Thursday, April 21

the shadows of loss

There's been a lot of loss these past few weeks. A friend from high-school who succumbed to a ravaging cancer after a year of courageous fighting. A friend who lost her father. Another who lost his mother. Makes me pause and think about what remains.

The first person I know who died, was my grandmother. I was nine years-old, and she was my favorite person in the world. I remember how she hid chocolates under her pillow, and I would sneak in and steal them.
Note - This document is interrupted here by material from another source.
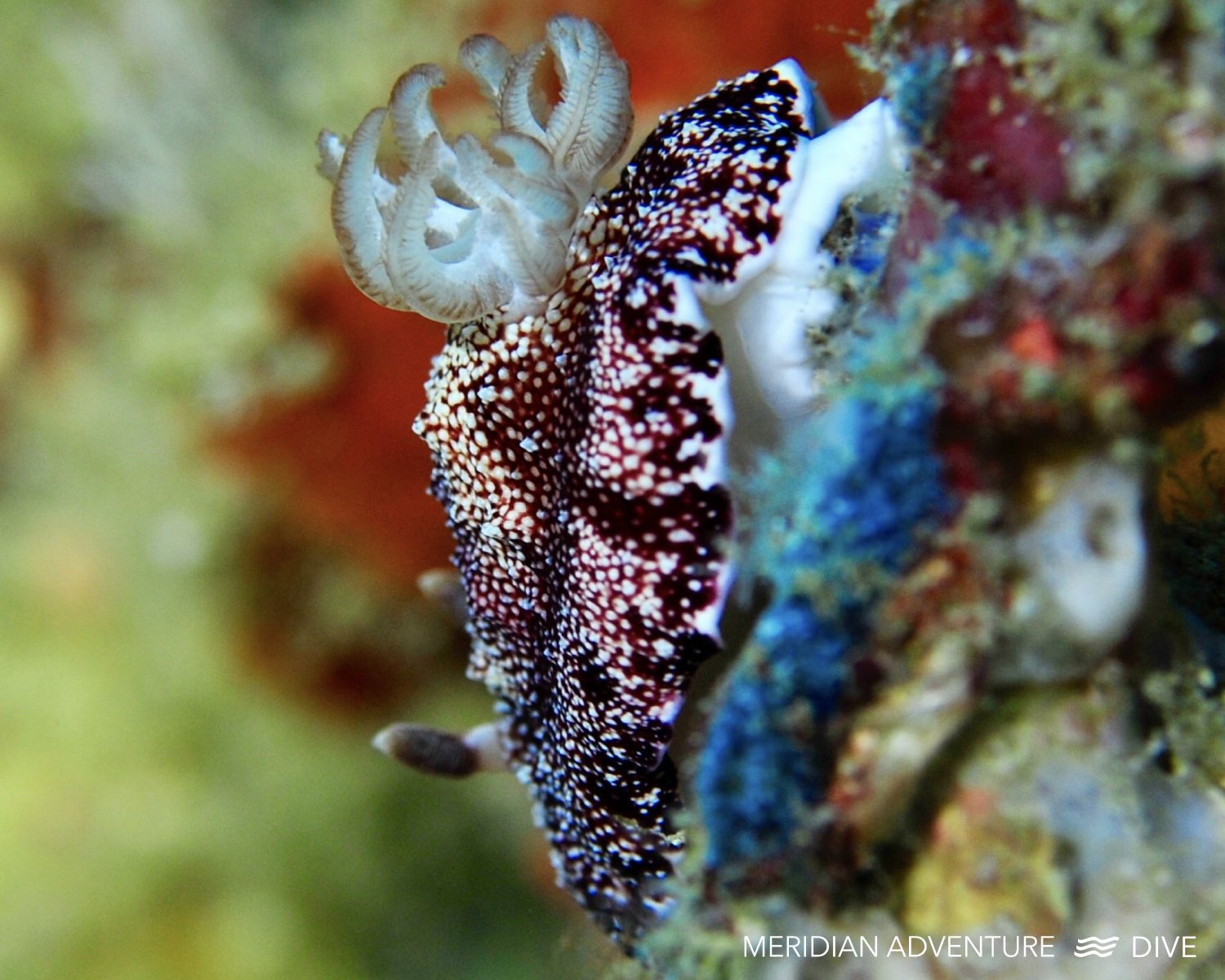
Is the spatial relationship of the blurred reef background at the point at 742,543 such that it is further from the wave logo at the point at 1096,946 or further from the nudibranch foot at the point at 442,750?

I remember her hoarse voice, her hugs, her pineapple cake. I remember sleeping next to her and feeling safe. And I remember how she loved me.
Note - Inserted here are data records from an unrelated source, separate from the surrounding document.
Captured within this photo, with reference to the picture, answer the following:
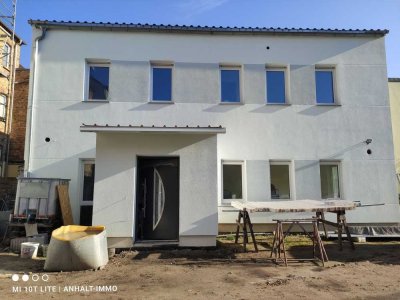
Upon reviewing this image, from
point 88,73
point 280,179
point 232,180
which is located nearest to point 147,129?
point 232,180

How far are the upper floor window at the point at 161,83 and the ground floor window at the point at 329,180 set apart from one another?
231 inches

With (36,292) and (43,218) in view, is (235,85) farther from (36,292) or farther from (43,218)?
(36,292)

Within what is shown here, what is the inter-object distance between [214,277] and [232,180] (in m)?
5.28

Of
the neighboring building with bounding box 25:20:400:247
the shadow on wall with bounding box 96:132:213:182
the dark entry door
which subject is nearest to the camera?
the shadow on wall with bounding box 96:132:213:182

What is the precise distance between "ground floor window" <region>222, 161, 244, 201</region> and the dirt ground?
2.67 meters

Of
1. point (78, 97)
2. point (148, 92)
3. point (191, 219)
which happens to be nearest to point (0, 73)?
point (78, 97)

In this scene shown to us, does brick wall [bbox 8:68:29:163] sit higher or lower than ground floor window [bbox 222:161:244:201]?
higher

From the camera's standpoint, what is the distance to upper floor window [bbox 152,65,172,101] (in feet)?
39.8

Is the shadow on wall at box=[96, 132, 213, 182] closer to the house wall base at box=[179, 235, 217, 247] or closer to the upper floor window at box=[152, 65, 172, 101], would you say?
the house wall base at box=[179, 235, 217, 247]

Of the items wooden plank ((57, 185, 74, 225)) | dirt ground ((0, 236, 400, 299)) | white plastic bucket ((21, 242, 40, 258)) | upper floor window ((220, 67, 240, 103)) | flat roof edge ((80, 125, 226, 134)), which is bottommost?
dirt ground ((0, 236, 400, 299))

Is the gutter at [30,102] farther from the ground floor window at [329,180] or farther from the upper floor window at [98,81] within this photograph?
the ground floor window at [329,180]

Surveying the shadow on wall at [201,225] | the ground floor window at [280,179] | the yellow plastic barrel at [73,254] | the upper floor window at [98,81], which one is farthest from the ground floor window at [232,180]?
the yellow plastic barrel at [73,254]

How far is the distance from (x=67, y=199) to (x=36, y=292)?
4.85m

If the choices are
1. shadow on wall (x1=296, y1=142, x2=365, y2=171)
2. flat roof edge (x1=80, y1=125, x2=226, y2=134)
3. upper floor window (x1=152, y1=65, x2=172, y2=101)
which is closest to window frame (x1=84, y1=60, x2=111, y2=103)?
upper floor window (x1=152, y1=65, x2=172, y2=101)
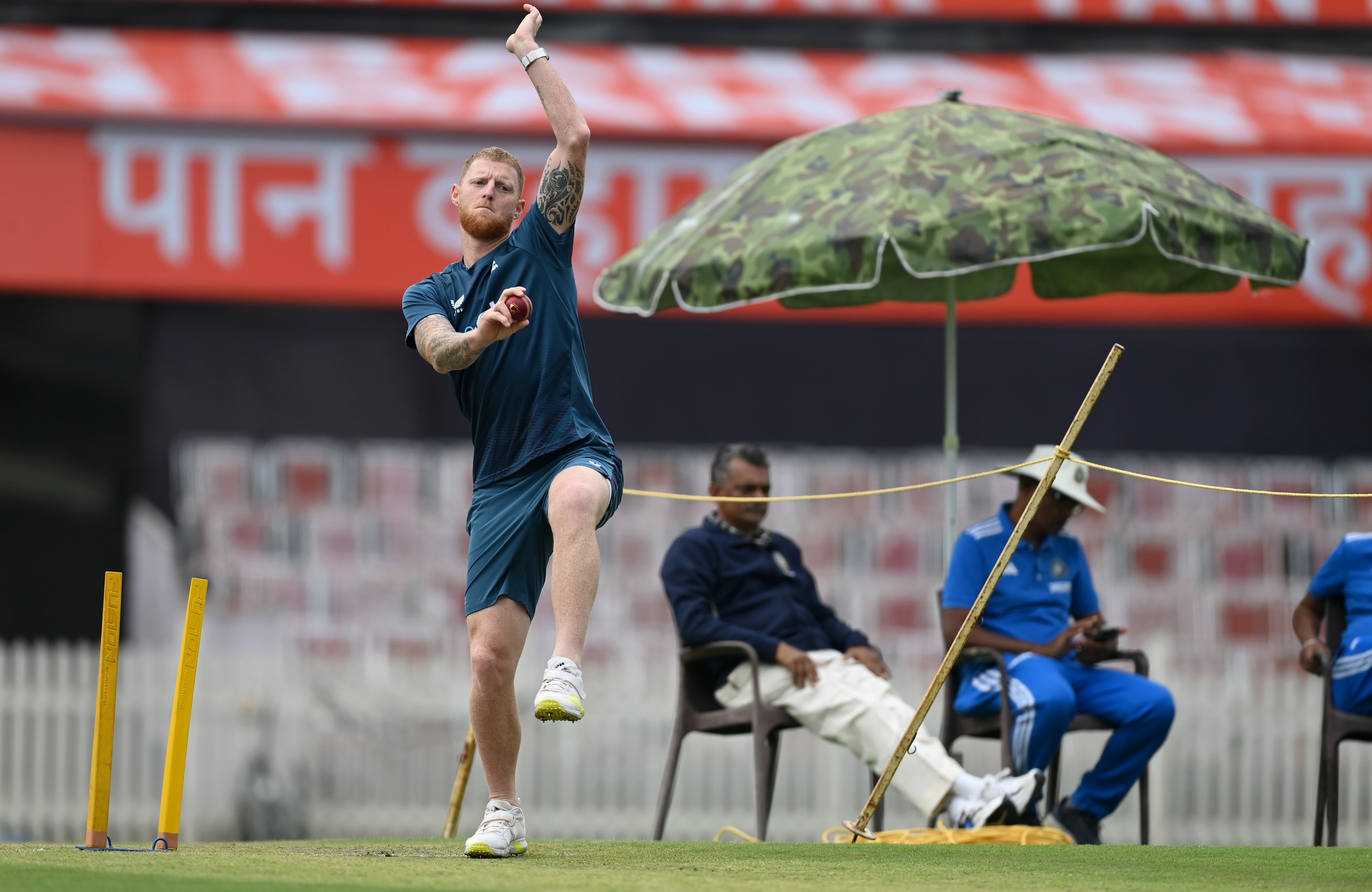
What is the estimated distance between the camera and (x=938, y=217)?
576 cm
The thing about loss, is that it tells you what's real. When someone physically disappears from your life, your realize what this person really was through the memories he leaves behind. When my mother died, my brother was 7 years-old. He doesn't remember what job she had, how she dressed, or how she wore her hair. But he does remember that she used to take him fishing on the Manara, with makeshift fishing-rod she put together with string, a wooden stick, and a borrowed hook. My sister lost her best-friend when she was 17, and when she thinks about her, she talks about her adventurous spirit and their late nights of confidences. Not what grades she had in school or she wanted to study at university. My 11-year-old cousin died, less than two years ago, and everyone remembers his smile. His sisters remember his mischievous eyes, his friends remember the pranks he played. His father remembers his generous spirit, his mother remembers the feeling of holding him tight against her.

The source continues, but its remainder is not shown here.